Eating causes a hormone called VIP to kickstart the activity of immune cells in response to potentially incoming pathogens or ‘bad’ bacteria. The researchers also found that immunity increased at anticipated mealtimes indicating that maintaining regular eating patterns could be more important than previously thought.
With the rise in conditions associated with chronic inflammation in the gut, such as irritable bowel and Crohn’s disease, a better understanding of the early protective mechanisms governing gut health could help researchers to develop prevention strategies against unwanted inflammation and disease.
The research, led by Professor Gabrielle Belz and Dr Cyril Seillet from the Walter and Eliza Hall Institute, was published in the journal Nature Immunology.
So how does it work?
When food is consumed nerves in the intestine produce a hormone called vasoactive intestinal peptide (VIP) to ‘switch on’ a protective response in the gut.
Professor Belz said the team showed, for the first time, that food-induced activation of VIP in preclinical models was vital for a subset of immune cells called ILC3s to mount a protective response in the gut.
“Food intake ‘switches on’ VIP, which plays a critical role in alerting the gut’s army of ILC3 immune cells. In response, ILC3s secrete interleukin-22 (IL-22), which swings into protective action to defend against pathogens and maintain tissue integrity.

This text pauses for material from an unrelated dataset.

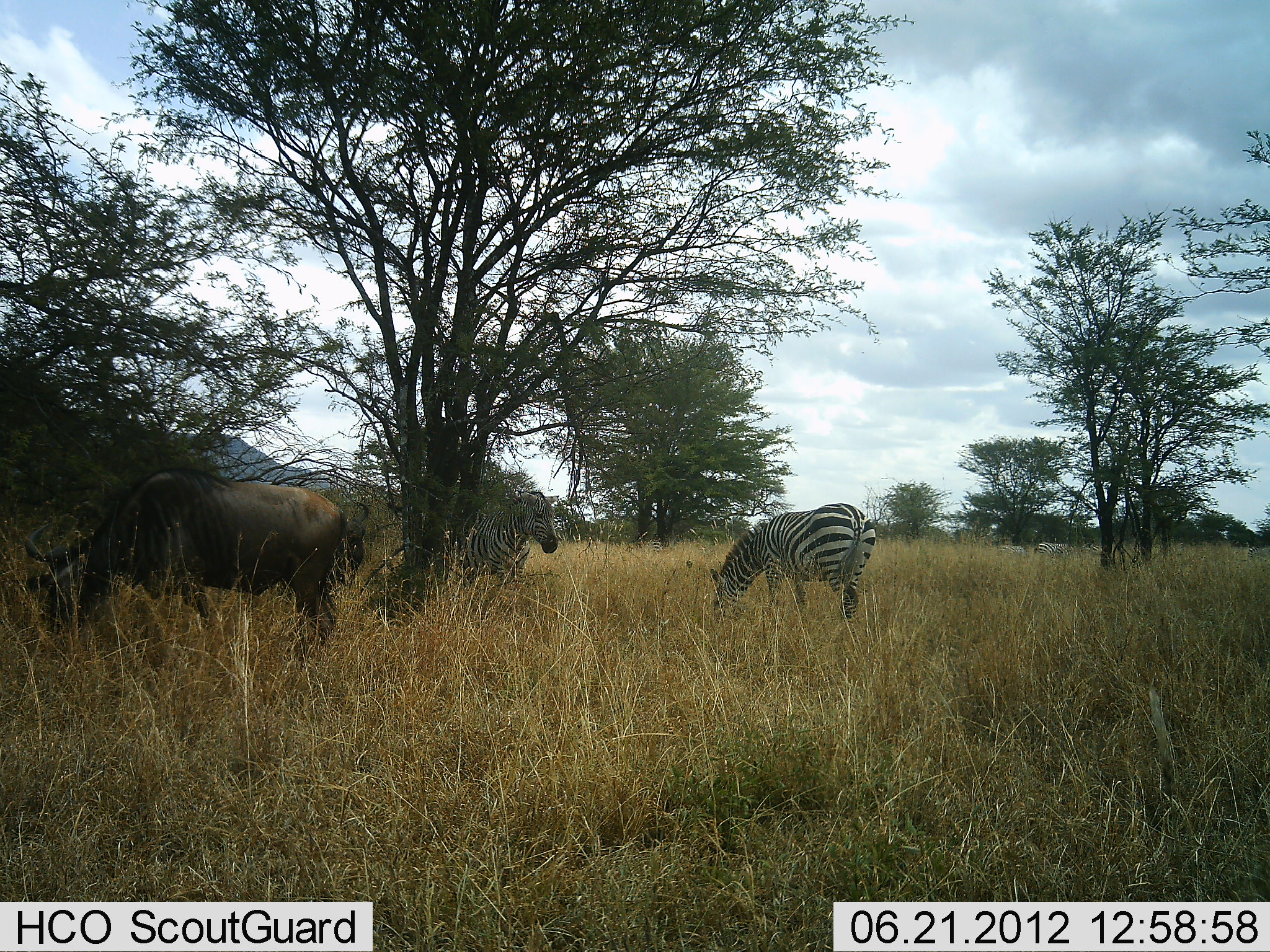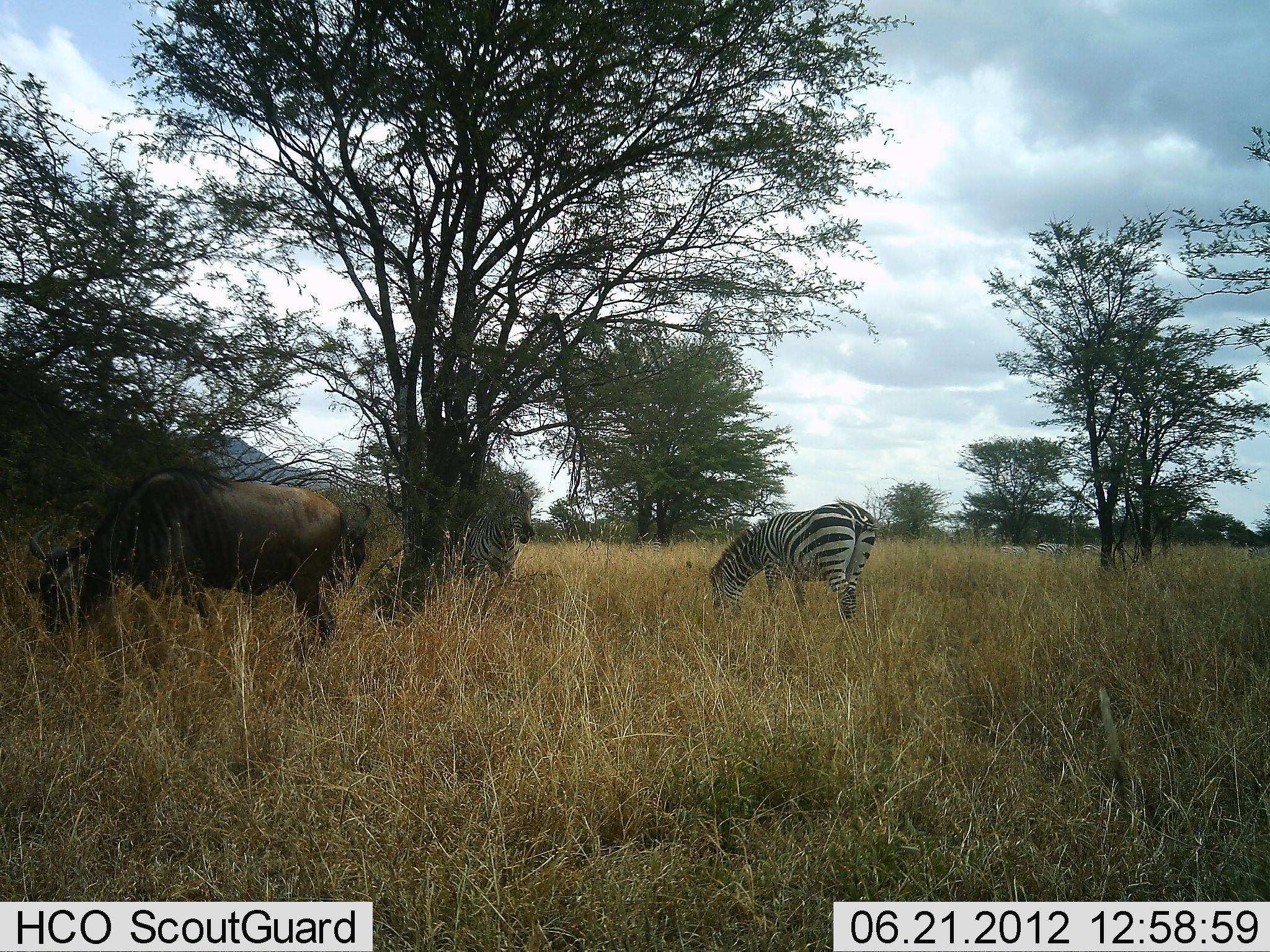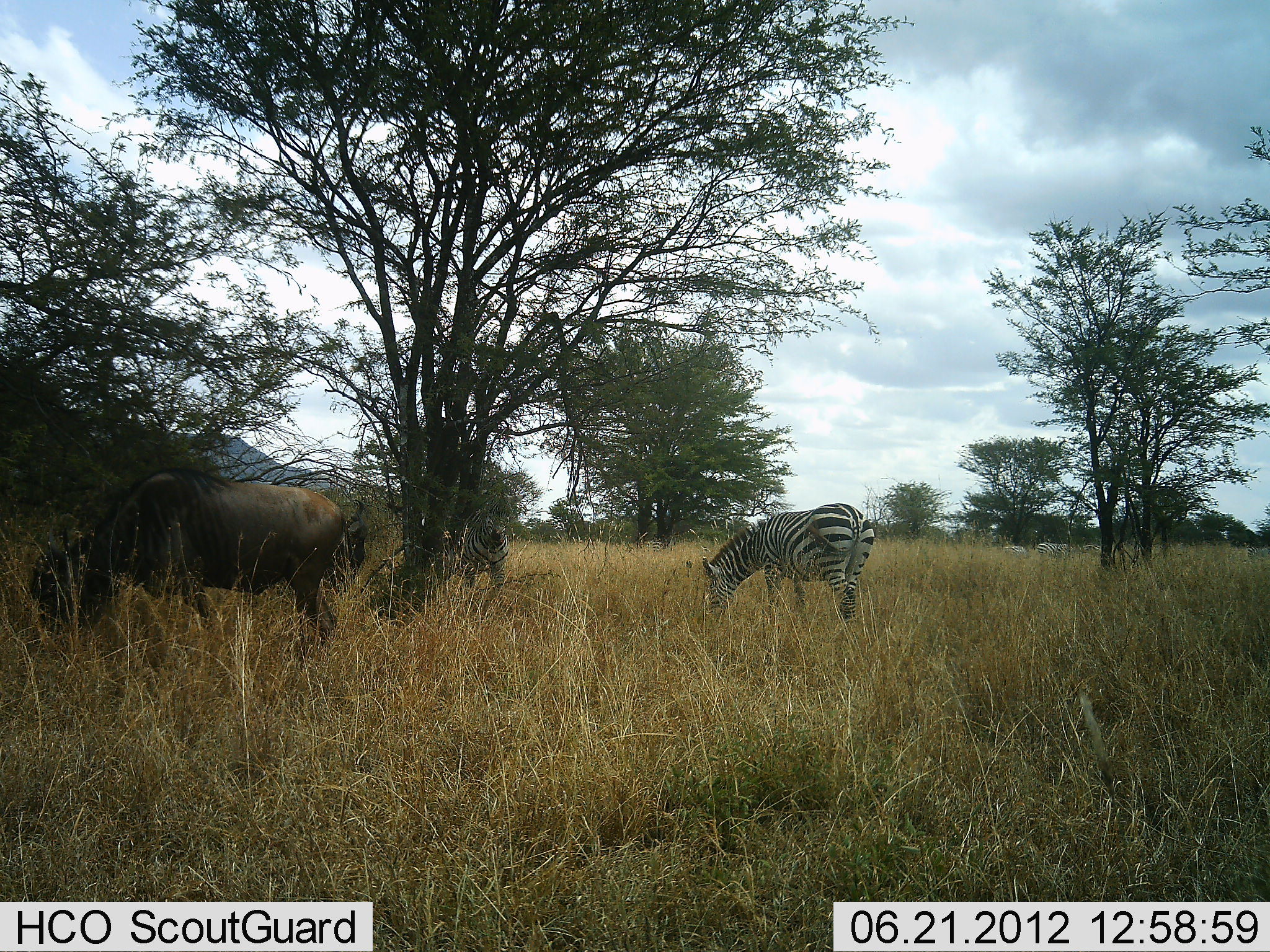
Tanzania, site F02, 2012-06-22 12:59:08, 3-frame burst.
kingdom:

“We also showed that a deficiency in VIP limits the production of IL-22, which in turn negatively impacts the immune system’s ability to prevent unwanted inflammation,” she said.
The researchers used advanced imaging techniques to identify the ‘players’ integral to protective immunity in the gut. Using a new imaging technique that makes tissue translucent, the researchers were able to capture high-resolution, 3D images of how VIP and ILC3 immune cells interact to protect the gut. Results showed their close proximity which confirmed their interdependence.

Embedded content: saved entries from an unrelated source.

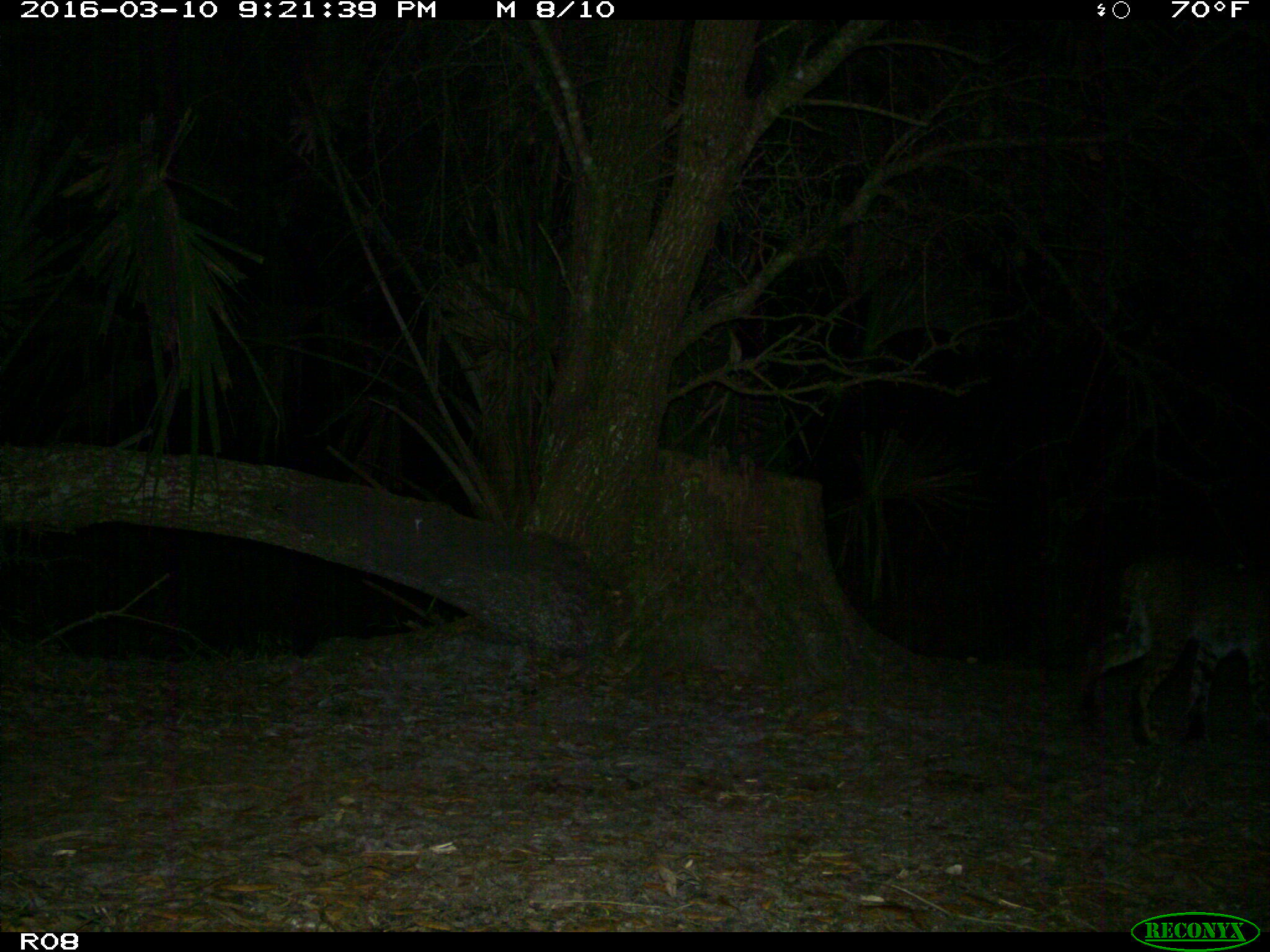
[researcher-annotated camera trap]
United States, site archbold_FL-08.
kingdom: Animalia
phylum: Chordata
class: Mammalia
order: Carnivora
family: Felidae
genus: Lynx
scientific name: Lynx rufus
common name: bobcat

The researchers also showed that ‘circadian clock’ genes could enable the gut to ramp up immunity in anticipation of regular mealtimes.
Dr Seillet said baseline gut immunity fluctuated throughout the day, based on circadian rhythms and an anticipatory response to regular eating patterns.
“We saw that gut immunity not only spikes with food intake. It also rises and falls due to inbuilt cellular machinery regulated by the circadian clock gene Bmal1, which appears to activate immune cells when eating is likely,” Dr Seillet said.
“While more work needs to be done to better understand this anticipatory mechanism, the results are very interesting and could help to explain why disruptions to circadian rhythms and regular eating patterns could increase chronic inflammation in the gut.”
Dr Seillet said a detailed knowledge about mechanisms for gut protection and tissue repair could be useful for preventing against early-stage gut inflammation, before full-blown disease occurred.
“The next steps of our research include gaining a molecular understanding of what properties of food are responsible for kickstarting the process of protective immunity,” he said.
“For example, are there certain diets that drive a more protective response than others?”
The study was supported by the Victorian Government and the Australian National Health and Medical Research Council.